Existing visual SLAM methods exhibit severe generalization deficits across diverse applications (e.g., XR, IoT, autonomous driving, UAVs, human pose tracking) and heterogeneous environments (indoor/outdoor, static/dynamic scenes, varying motion patterns), stemming from deep coupling among algorithm design, environmental characteristics, and platform motion dynamics. Method: We propose the first three-dimensional challenge taxonomy—“algorithm–environment–motion”—and systematically evaluate state-of-the-art methods (ORB-SLAM2/3, VINS-Fusion) on multi-source benchmarks (TUM, EuRoC, ARKitScenes, UAV-Human), quantifying performance via absolute trajectory error (ATE), relative pose error (RPE), and tracking loss. Contribution/Results: No method achieves robust cross-domain or intra-domain heterogeneous generalization. To address this, we introduce a principled co-optimization pathway comprising input representation disentanglement, intermediate information reuse, and output dynamic validation—establishing a reproducible benchmark and foundational design principles for universal visual localization.

Advancements in tracking algorithms have empowered nascent applications across various domains, from steering autonomous vehicles to guiding robots to enhancing augmented reality experiences for users. However, these algorithms are application-specific and do not work across applications with different types of motion; even a tracking algorithm designed for a given application does not work in scenarios deviating from highly standard conditions.

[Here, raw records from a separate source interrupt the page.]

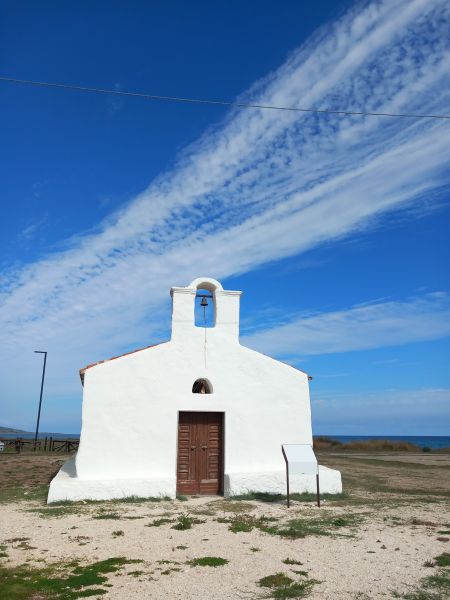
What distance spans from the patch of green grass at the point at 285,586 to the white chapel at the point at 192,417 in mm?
6559

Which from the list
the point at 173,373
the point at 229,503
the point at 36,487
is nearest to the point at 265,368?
the point at 173,373

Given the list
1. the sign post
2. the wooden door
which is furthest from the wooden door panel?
the sign post

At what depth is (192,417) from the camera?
13992 mm

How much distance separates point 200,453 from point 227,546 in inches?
215

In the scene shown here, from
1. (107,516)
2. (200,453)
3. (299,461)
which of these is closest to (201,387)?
(200,453)

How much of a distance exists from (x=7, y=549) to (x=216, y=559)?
3.47 metres

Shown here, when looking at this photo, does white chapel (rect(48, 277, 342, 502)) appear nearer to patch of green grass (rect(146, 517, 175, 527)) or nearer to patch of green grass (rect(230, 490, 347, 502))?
patch of green grass (rect(230, 490, 347, 502))

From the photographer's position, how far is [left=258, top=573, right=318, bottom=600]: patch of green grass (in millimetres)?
6225

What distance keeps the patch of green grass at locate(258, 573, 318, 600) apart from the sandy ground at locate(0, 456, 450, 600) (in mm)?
119

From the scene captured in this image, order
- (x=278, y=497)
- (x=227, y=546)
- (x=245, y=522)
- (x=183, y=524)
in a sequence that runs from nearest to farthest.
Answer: (x=227, y=546)
(x=183, y=524)
(x=245, y=522)
(x=278, y=497)

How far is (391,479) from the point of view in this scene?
1877 cm

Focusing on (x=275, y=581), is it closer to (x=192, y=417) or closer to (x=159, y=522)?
(x=159, y=522)

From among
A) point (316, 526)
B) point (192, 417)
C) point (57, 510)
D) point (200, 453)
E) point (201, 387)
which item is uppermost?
point (201, 387)

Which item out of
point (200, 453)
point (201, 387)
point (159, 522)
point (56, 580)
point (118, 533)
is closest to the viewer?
point (56, 580)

For example, a tracking algorithm designed for robot navigation inside a building will not work for tracking the same robot in an outdoor environment. To demonstrate this problem, we evaluate the performance of the state-of-the-art tracking methods across various applications and scenarios. To inform our analysis, we first categorize algorithmic, environmental, and locomotion-related challenges faced by tracking algorithms. We quantitatively evaluate the performance using multiple tracking algorithms and representative datasets for a wide range of Internet of Things (IoT) and Extended Reality (XR) applications, including autonomous vehicles, drones, and humans. Our analysis shows that no tracking algorithm works across different applications and scenarios within applications. Ultimately, using the insights generated from our analysis, we discuss multiple approaches to improving the tracking performance using input data characterization, leveraging intermediate information, and output evaluation.